Eventual record: 12-4 (Finished 2nd in AFC East Division)
Though now impossibly dated, the Miami Dolphin's take on MC Hammer's "U Can't Touch This" was probably at the time considered borderline hip and only mocked by the team's detractors. After breaking formation at the start of the video as Cory And The Fins, rather than snap the ball, the team breaks out into song and does their best to imitate MC Hammer's dance moves sans parachute pants (instead donning obnoxious striped Zubaz pants) or actual dancing. They dutifully march in place while shots of the team pretending to play keytar and drums and whoever the singer is (clad in a white suit, bow tie, and no shirt for that extra dash of class) intercut throughout the whole thing. And while the song and music are both obvious nods to Hammer, they also manage to squeeze in a couple of LL Cool J lines too for good measure.
1996-97 Green Bay Packers, "Packarena"
Most inspirational lyric: "Every time they cross the goal line / they jump into the stands and its so fine."
Eventual record: 13-3 (Won Super Bowl XXXI)
Much like the Dolphins’ “U Can’t Touch This,” the “Packarena” draws from the hottest fad of that year, modifying the words to Los Del Rio's "Macarena" so that it's no longer about the seduction of a sassy Latino's flamenco dancing, and moreso about the seduction of safety LeRoy Butler's "Lambeau leap." Performed by a morning radio host, Packarena appears to be arranged through the wonders of MIDI, with stock audio clips of lineman crunching into each other. A duo of Wisconsinites spouts out the names of the key players with drunken gusto during a chorus that ends with "hut hut." As silly and tacky as Packarena is, at least it coincided with the popularity of the song it was parodying, unlike in 2008, when the Packers once again made the NFC Championship game and the radio station simply remixed the Packarena to fit the 2007-08 squad. Yawn.

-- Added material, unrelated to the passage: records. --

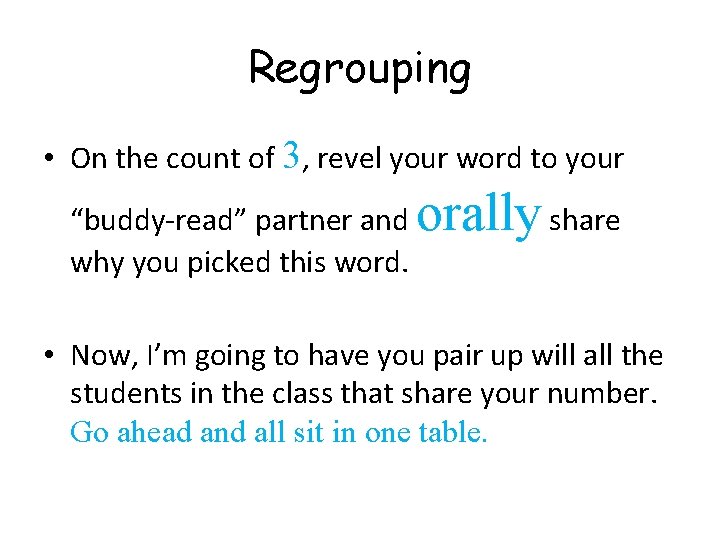 Regrouping • On the count of 3, revel your word to your “buddy-read” partner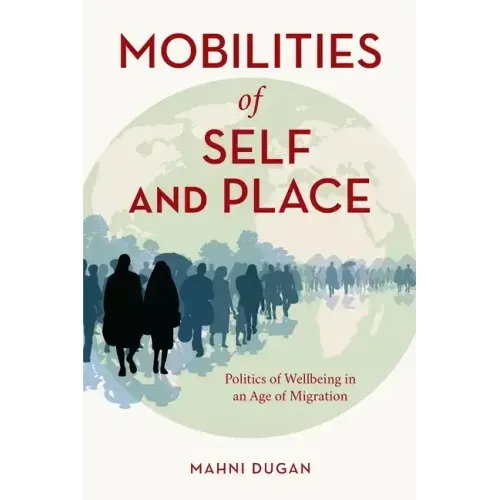 Mobilities of Self and Place: Politics of Wellbeing in an Age of Migration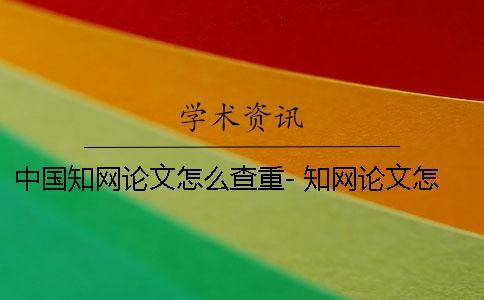 中國知網論文怎么查重- 知網論文怎么閱讀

2009-10 Minnesota Vikings, "Purple and Gold"
Most inspirational lyric: "The veil of the sky draws open / The roar of the chariots touch down / We are the ones who have now come again / And walk upon water like solid ground."

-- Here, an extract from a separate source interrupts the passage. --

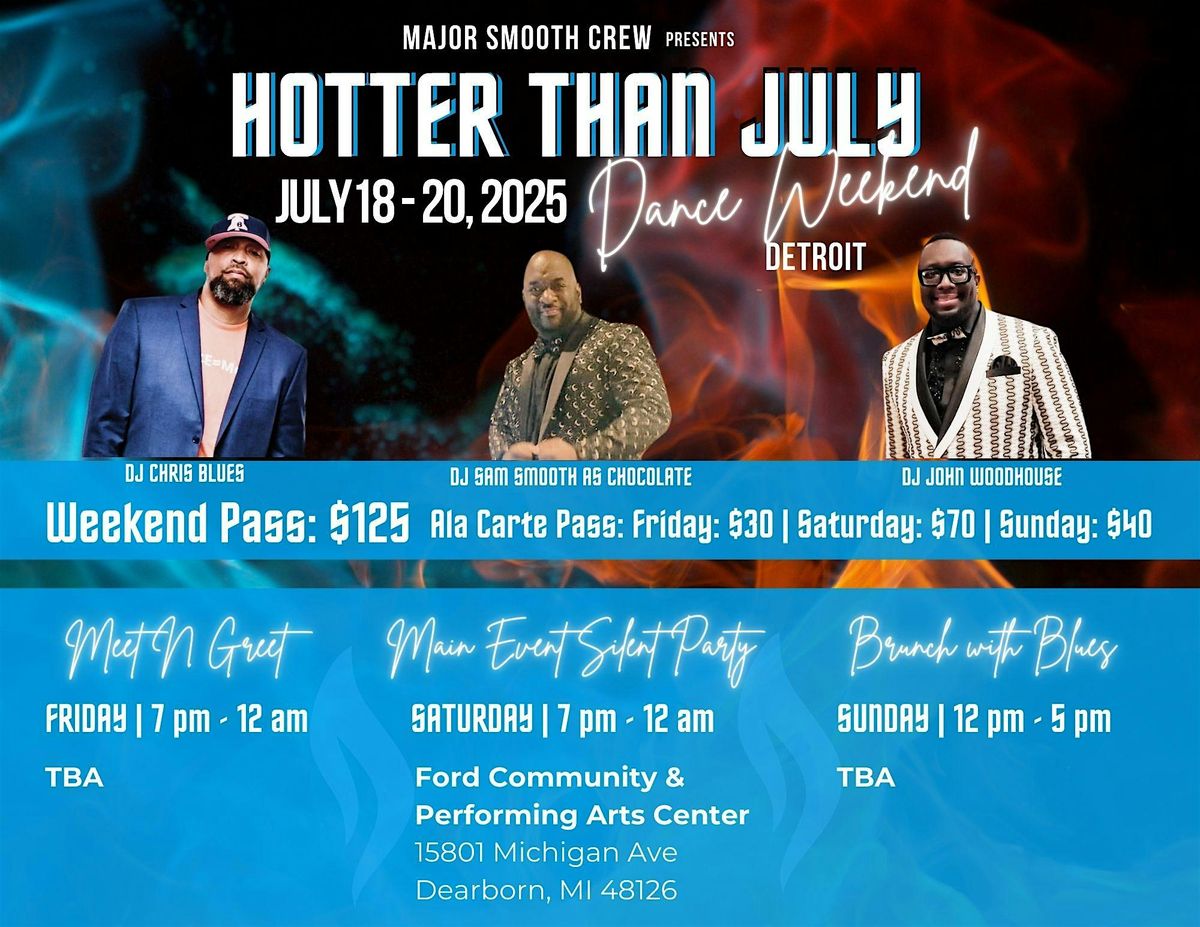 Major Smooth Crew Presents Hotter Than July in Detroit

Eventual record: 12-4 (Lost NFC championship game)
In the midst of the unbridled anticipation of their NFC Championship appearance, Vikings' fans enjoyed this newly released fight song from Prince, which sounds suspiciously like a church hymn about an impending apocalypse. "Roar of the chariots?" The "elegant war?" Who, exactly, on the Vikings is walking on water? Maybe we're missing something—since Brett Favre can't manage to throw the ball to a member of his own team in the final seconds of championship game. Surely he's not capable of descending from the heavens, right? Aside from complicated, intricate funk-soul arrangements that suggest the next Vikings vs. Lions game will be as spiritual as a battle in Hades, credit Prince for finally introducing an element these NFL songs had been lacking—a vibrant flute solo that introduces the royal march of the drums and Prince's heavenly falsetto. Nothing says, “punishing blows to the quarterback’s vital organs” quite like the lithe toots of a woodwind.